If \(L > theta\), set A2 to 1,
otherwise set A2 to 0.
Here is a function that can be used to generate observed data (if
abar = NULL
) or generate counterfactual truth (if
abar
is a list with a1 and theta):
GenerateData <- function(n, abar = NULL) {
W <- rnorm(n)
if (is.null(abar)) {
A1 <- rexpit(W)
} else {
A1 <- abar$a1
}
L <- plogis(rnorm(n) + 0.3 * W + 0.5 * A1)
if (is.null(abar)) {
A2 <- rexpit(-0.5 * W + A1 - 0.6 * L)
} else {
A2 <- as.integer(L > abar$theta)
}
Y <- rexpit(-2 + W + A1 + L + 2 * A2)
if (is.null(abar)) {
return(data.frame(W, A1, L, A2, Y))
} else {
return(mean(Y))
}
}
Set up regimes
and summary.measures
:
set.seed(11)
n <- 10000
data <- GenerateData(n)
regimes <- array(dim = c(n, 2, 10)) #n x num.Anodes x num.regimes
theta.set <- seq(0, 1, length.out = 5)
summary.measures <- array(theta.set, dim = c(10, 2, 1))
colnames(summary.measures) <- c("a1", "theta")
cnt <- 0
for (a1 in 0:1) {
for (theta.index in 1:5) {
cnt <- cnt + 1
regimes[, 1, cnt] <- a1
regimes[, 2, cnt] <- data$L > theta.set[theta.index]

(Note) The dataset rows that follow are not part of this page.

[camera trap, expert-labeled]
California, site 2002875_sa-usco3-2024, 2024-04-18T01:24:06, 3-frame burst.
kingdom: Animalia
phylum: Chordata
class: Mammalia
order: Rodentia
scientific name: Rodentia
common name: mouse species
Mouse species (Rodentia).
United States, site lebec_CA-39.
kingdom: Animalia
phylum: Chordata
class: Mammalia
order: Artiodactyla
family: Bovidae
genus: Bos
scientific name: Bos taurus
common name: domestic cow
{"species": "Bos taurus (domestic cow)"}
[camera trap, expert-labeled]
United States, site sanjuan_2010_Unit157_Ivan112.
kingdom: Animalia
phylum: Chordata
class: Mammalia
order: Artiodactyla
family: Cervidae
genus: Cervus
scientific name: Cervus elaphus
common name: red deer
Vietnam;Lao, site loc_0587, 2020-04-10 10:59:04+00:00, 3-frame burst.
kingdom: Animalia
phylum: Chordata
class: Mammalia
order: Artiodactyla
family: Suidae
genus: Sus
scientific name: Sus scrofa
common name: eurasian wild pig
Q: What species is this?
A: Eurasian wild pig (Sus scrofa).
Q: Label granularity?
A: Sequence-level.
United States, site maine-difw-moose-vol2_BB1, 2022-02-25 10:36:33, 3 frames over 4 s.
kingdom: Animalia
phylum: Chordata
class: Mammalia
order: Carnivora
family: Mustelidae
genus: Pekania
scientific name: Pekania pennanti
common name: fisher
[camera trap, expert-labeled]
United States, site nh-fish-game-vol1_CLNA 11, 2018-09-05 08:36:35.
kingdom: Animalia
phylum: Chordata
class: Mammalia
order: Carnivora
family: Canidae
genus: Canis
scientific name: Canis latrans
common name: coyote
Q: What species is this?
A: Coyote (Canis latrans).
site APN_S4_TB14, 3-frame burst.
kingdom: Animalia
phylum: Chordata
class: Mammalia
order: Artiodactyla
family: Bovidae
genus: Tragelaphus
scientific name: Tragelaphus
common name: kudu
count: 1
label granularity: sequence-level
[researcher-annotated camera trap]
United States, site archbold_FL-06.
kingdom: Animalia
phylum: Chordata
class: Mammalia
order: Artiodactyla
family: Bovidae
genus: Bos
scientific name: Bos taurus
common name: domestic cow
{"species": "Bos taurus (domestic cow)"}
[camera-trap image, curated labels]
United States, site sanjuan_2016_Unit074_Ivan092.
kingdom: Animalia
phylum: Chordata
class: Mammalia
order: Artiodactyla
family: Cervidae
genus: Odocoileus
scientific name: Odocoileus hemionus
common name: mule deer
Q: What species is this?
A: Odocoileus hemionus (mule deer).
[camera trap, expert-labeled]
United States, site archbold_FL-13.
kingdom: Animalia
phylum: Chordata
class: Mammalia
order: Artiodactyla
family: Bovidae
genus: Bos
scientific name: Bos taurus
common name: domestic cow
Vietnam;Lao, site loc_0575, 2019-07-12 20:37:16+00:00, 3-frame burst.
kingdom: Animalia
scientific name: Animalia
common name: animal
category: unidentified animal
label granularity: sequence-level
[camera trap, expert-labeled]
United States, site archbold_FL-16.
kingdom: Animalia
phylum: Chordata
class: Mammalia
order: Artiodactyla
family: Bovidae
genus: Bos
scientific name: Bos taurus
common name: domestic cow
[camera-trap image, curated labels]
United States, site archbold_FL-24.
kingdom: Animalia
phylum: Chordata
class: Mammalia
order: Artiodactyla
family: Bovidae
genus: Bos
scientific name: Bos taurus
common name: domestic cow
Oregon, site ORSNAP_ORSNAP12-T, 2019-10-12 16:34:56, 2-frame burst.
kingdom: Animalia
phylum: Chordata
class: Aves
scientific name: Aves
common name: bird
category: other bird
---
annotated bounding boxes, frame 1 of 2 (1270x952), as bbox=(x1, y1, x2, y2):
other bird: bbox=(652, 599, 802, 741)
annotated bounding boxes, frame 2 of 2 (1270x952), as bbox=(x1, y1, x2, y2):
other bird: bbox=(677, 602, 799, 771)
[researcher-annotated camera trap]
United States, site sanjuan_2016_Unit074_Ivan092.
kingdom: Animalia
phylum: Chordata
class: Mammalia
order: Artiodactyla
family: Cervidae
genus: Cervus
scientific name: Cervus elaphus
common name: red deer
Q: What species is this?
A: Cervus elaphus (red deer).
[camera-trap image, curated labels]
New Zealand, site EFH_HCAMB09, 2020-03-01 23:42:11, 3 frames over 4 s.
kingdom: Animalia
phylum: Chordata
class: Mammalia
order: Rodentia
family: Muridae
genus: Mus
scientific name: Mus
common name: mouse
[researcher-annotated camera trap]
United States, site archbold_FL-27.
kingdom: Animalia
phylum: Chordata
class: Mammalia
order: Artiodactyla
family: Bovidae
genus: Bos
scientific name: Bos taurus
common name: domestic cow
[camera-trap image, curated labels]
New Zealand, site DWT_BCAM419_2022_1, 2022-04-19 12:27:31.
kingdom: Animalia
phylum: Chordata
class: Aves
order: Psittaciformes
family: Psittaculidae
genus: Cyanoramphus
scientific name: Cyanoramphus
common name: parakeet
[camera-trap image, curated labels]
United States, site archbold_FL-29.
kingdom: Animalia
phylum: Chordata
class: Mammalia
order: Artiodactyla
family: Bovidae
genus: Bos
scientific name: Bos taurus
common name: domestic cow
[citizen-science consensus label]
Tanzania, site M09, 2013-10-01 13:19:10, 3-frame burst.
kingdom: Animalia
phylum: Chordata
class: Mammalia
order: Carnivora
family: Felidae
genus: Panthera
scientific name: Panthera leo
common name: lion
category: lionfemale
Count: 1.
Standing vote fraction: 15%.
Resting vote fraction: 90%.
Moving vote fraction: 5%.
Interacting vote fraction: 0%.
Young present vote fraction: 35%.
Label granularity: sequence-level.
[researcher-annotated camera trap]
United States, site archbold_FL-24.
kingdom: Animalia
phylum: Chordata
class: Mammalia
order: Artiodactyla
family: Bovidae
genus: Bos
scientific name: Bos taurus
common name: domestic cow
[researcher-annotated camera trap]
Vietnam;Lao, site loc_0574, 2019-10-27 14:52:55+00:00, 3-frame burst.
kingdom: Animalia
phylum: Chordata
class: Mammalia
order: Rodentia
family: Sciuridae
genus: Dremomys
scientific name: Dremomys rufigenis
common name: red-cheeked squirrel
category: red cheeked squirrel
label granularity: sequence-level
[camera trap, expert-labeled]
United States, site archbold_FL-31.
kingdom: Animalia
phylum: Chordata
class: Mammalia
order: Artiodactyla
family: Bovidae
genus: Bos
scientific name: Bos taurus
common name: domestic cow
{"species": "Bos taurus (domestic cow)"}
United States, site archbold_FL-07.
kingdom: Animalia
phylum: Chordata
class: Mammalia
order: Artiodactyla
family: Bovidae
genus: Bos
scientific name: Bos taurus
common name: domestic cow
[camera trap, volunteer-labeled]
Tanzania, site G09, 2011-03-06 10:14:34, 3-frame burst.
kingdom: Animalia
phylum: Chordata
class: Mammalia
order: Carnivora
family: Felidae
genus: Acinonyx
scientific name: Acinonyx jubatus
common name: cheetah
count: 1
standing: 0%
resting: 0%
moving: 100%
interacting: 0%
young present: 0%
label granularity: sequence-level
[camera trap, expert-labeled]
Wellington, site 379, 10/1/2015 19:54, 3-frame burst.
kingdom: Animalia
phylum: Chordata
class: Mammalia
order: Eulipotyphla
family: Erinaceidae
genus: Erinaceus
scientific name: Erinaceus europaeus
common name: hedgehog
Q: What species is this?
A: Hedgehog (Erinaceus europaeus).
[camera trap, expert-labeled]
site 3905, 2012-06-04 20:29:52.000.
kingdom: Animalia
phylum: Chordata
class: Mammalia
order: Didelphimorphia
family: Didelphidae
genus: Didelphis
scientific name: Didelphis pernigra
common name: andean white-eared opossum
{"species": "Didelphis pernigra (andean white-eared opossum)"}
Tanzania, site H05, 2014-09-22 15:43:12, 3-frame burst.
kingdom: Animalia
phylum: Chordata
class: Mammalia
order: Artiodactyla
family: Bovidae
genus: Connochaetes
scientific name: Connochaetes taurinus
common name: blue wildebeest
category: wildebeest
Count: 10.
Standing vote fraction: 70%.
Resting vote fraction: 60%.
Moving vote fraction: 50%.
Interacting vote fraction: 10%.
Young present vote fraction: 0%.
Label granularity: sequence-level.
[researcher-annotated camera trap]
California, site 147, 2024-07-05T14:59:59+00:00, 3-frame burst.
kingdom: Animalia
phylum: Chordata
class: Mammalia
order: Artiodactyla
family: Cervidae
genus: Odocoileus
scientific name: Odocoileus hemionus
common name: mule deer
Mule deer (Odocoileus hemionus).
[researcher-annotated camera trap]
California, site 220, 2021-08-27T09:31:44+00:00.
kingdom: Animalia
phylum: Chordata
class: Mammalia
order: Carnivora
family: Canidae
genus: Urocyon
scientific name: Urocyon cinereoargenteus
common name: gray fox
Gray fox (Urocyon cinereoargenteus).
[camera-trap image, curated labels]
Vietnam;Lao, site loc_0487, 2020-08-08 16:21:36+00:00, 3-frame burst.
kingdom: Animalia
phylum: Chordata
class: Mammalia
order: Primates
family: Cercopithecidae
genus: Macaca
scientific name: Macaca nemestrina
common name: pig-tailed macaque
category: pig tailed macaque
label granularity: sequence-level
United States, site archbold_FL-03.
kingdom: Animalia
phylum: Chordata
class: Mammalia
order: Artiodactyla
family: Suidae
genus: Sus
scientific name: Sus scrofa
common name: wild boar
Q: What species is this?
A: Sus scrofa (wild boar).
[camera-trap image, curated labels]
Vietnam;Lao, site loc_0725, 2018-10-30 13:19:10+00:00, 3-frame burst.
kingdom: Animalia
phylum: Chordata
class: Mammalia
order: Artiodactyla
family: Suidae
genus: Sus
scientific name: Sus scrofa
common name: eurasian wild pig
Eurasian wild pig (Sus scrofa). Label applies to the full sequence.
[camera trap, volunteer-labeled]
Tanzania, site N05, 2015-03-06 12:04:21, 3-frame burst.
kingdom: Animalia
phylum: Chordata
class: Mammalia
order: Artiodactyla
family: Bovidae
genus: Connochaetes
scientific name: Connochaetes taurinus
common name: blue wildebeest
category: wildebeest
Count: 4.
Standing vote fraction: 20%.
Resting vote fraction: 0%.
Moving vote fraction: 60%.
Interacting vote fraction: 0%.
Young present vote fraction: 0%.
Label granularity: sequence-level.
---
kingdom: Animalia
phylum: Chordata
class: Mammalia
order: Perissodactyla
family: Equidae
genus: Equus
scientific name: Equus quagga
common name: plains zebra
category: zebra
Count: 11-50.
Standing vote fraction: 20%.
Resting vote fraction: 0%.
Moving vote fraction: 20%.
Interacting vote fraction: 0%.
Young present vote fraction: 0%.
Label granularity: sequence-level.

summary.measures[cnt, , 1] <- c(a1, theta.set[theta.index])
}
}
summary.measures
#> , , 1
#>
#> a1 theta
#> [1,] 0 0.00
#> [2,] 0 0.25
#> [3,] 0 0.50
#> [4,] 0 0.75
#> [5,] 0 1.00
#> [6,] 1 0.00
#> [7,] 1 0.25
#> [8,] 1 0.50
#> [9,] 1 0.75
#> [10,] 1 1.00
head(data, 3)
#> W A1 L A2 Y
#> 1 -0.59103110 1 0.77137613 1 1
#> 2 0.02659437 0 0.47561600 1 0
#> 3 -1.51655310 0 0.08392365 1 0
regimes[1:3, , ]
#> , , 1
#>
#> [,1] [,2]
#> [1,] 0 1
#> [2,] 0 1
#> [3,] 0 1
#>
#> , , 2
#>
#> [,1] [,2]
#> [1,] 0 1
#> [2,] 0 1
#> [3,] 0 0
#>
#> , , 3
#>
#> [,1] [,2]
#> [1,] 0 1
#> [2,] 0 0
#> [3,] 0 0
#>
#> , , 4
#>
#> [,1] [,2]
#> [1,] 0 1
#> [2,] 0 0
#> [3,] 0 0
#>
#> , , 5
#>
#> [,1] [,2]
#> [1,] 0 0
#> [2,] 0 0
#> [3,] 0 0
#>
#> , , 6
#>
#> [,1] [,2]
#> [1,] 1 1
#> [2,] 1 1
#> [3,] 1 1
#>
#> , , 7
#>
#> [,1] [,2]
#> [1,] 1 1
#> [2,] 1 1
#> [3,] 1 0
#>
#> , , 8
#>
#> [,1] [,2]
#> [1,] 1 1
#> [2,] 1 0
#> [3,] 1 0
#>
#> , , 9
#>
#> [,1] [,2]
#> [1,] 1 1
#> [2,] 1 0
#> [3,] 1 0
#>
#> , , 10
#>
#> [,1] [,2]
#> [1,] 1 0
#> [2,] 1 0
#> [3,] 1 0
working.msm <- "Y ~ a1*theta"
summary(ltmleMSM(data, Anodes = c("A1", "A2"), Lnodes = "L", Ynodes = "Y",
regimes = regimes, summary.measures = summary.measures,
working.msm = working.msm))
#> Qform not specified, using defaults:
#> formula for L:
#> Q.kplus1 ~ W + A1
#> formula for Y:
#> Q.kplus1 ~ W + A1 + L + A2
#>
#> gform not specified, using defaults:
#> formula for A1:
#> A1 ~ W
#> formula for A2:
#> A2 ~ W + A1 + L
#>
#> Estimate of time to completion: 2 to 4 minutes
#> Estimator: tmle
#> Estimate Std. Error CI 2.5% CI 97.5% p-value
#> (Intercept) 0.531670 0.050294 0.433095 0.630 <2e-16 ***
#> a1 1.039499 0.074409 0.893660 1.185 <2e-16 ***
#> theta -1.817514 0.071766 -1.958172 -1.677 <2e-16 ***
#> a1:theta -0.006772 0.110068 -0.222502 0.209 0.951
#> ---
#> Signif. codes: 0 '***' 0.001 '**' 0.01 '*' 0.05 '.' 0.1 ' ' 1
Let’s compare to the true coefficients of the MSM. First we find the true value of \(E[Y_{a1, theta}]\) for 5 values of theta.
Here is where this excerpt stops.